İşte bu noktada zaman zaman eğitim camiasının önemli aktörlerinin, sendikaların açıklamalarını bu köşeden yayınlamaya devam ediyoruz.
Bu minvalde son zamanlarda en sert eleştiri yapan sendikaların başında Eğitim Bir Sen Bursa 1 No.lu Şube Başkanı ve aynı zamanda Memur Sen Bursa Şube Temsilcisi Ramazan Acar geliyor.
Özellikle birileri tarafından iktidara yakın diye eleştirilen Acar, son açıklaması ile eğitim ve öğretim hayatında yaşanan aksaklıkları yazmış, çözüm yollarını da bir anlamda göstermiş.

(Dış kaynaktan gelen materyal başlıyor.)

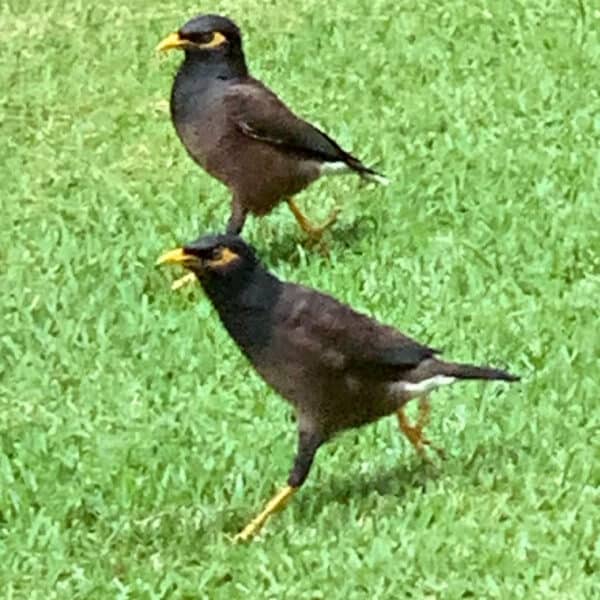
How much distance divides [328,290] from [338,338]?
1533 millimetres

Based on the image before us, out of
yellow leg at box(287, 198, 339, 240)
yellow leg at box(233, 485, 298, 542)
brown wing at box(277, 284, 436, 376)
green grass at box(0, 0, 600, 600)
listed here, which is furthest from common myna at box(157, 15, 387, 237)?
yellow leg at box(233, 485, 298, 542)

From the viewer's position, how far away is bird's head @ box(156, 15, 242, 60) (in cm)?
713

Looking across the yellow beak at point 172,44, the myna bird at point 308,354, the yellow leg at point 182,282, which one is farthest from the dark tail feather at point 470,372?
the yellow beak at point 172,44

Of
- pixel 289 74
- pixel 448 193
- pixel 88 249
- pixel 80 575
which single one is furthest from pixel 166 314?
pixel 289 74

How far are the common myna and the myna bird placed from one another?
1804 millimetres

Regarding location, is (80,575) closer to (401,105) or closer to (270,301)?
(270,301)

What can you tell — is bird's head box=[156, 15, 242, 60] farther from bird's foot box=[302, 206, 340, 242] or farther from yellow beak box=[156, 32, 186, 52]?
bird's foot box=[302, 206, 340, 242]

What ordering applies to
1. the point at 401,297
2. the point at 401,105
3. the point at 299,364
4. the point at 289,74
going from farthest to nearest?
the point at 289,74 < the point at 401,105 < the point at 401,297 < the point at 299,364

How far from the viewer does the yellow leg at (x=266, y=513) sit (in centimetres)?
504

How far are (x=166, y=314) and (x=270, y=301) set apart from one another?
1487 millimetres

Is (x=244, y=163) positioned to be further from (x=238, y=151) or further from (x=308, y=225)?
(x=308, y=225)

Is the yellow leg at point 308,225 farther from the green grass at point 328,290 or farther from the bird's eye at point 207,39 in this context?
the bird's eye at point 207,39

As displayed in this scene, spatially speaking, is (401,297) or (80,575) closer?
(80,575)

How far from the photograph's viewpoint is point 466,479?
5.21m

Özellikle bu minvalde okulların en büyük ihtiyacı olan temizlik personeli çözümü için hükümet tarafından çözüm olarak ortaya konulan İUP işgücü Uyum Programı‘nı sert bir şekilde eleştiren Acar, “çözüm değil” diyor.

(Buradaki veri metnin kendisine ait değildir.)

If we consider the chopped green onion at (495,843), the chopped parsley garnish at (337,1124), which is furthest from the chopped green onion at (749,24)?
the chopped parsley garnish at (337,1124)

Bana göre de onun adı ucuz işgücü pazarı… Asgari ücretin de altında bir rakama kimse çalışmaz. Program dahilinde önce bir hafta, sonra günde 7,5 saat üç gün çalışıyorsununz. Elinize de aşağı yukarı ay sonunda 10 bin TL gibi bir rakam geçer.

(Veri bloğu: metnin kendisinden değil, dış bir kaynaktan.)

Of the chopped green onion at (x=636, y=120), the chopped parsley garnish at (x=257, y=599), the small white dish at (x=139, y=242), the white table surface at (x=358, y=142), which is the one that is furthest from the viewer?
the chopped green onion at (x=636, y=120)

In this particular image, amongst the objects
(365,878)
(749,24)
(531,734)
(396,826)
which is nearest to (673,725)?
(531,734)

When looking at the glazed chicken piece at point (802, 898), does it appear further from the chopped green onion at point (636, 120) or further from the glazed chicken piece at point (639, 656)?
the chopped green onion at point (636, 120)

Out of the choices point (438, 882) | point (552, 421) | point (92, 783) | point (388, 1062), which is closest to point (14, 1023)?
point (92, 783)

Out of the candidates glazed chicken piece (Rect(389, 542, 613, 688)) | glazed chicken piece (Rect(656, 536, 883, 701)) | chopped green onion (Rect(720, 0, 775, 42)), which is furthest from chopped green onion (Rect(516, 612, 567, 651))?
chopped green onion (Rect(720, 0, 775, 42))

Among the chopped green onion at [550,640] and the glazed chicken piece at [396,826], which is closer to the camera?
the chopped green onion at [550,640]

Bu rakama çalışsa çalışsa 3308 sayılı çıraklık eğitim kanunu ile çalışan öğrenciler çalışır. Onlar bile haftada üç gün staja asgari ücretin brütününün yüzde 30’unu alıyor.
O bile 7 bin TL ediyor.
O zaman geriye çözüm olarak meslek liselerine temizlik personeli yetiştirme bölümü açmak kalıyor. Bu öğrenciler de stajını okullarda yapsın demek gerekiyor.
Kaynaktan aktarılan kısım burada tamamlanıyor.